Battleground Point is in northern Nevada's desert; its name memorializes a legendary confrontation between the ancestors of today's Toidikadi tribe and a band of malevolent giants. In 1998 unusual winter rains flooded the area, creating dramatic, desolate landscapes.

Misrach was commissioned by the Nature Conservancy. Battleground Point #5, like the other pictures in this series, is a huge color print. Foreground and sky diminish radically, converging in a distant horizon line, virtually wrapping the panorama around the viewer's field of vision. At front and center is an expanse of desert floor neatly corrugated by the slowly receding tide of a storm-created lake. Only a pond remains intact, temporarily sheltered against a windswept dune.

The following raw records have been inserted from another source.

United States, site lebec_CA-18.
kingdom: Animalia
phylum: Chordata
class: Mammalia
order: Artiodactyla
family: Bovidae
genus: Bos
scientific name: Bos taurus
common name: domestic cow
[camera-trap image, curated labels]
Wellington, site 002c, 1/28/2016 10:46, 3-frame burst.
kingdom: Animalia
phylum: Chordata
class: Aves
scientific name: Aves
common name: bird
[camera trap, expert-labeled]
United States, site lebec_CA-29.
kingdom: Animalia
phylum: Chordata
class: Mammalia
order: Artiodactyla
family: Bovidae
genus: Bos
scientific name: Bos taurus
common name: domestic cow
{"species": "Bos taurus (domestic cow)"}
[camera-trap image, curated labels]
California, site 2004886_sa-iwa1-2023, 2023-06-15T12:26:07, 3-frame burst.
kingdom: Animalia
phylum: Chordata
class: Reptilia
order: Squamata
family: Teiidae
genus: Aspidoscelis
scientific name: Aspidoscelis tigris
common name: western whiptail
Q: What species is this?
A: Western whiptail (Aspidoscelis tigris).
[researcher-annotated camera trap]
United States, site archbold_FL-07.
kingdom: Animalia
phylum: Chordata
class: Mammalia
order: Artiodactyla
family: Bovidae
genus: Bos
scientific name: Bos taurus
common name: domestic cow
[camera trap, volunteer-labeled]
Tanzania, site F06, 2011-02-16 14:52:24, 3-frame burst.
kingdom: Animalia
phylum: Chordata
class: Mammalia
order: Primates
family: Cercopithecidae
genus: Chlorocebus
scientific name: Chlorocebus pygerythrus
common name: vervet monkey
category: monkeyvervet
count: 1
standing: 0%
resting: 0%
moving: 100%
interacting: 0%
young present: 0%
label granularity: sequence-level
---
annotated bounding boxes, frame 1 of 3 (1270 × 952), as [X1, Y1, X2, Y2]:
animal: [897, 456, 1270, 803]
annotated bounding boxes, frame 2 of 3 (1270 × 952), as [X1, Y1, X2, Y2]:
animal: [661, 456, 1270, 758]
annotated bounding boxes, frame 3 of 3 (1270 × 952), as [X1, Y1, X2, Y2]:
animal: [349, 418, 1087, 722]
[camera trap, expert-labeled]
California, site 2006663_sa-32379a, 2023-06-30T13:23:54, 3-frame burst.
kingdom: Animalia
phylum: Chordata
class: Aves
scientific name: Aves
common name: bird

The serenity and clean, sunny pastels of Battleground Point #8 suggest a subtle conflict underlying Misrach's work. We can luxuriate in his pictures, but the desert is not a place to contemplate the splendor of nature. For Misrach, its very purity is a function of its indifference to human sensibilities. These shots were taken in temperatures up to 110 degrees, between gales of grit and dust. In Battleground Point #22 a long, low dune and its mirror image reflected in placid floodwater stretch across the center like giant sealed lips. The sky and its reflection frame the lips so that they appear suspended in the clouds. The strange, hovering formation seems to offer testimony both to the desert's propensity for violent change and its power to endure.

The New Yorker
March 25, 2002

This is the twenty-fourth installment of Misrach's "Desert Cantos" series in nearly as many years and it's stunning. The current batch were taken in Nevada's Carson Sink, in an area that floods every decade or so, and its images of a watery desert landscape connect sky, sand, and water in a way that seems positively unearthly. In one sequence, the shifting light captured in print after print makes the same dune almost unrecognizable. Misrach's huge color prints create a majestic vision of a world acting strangely.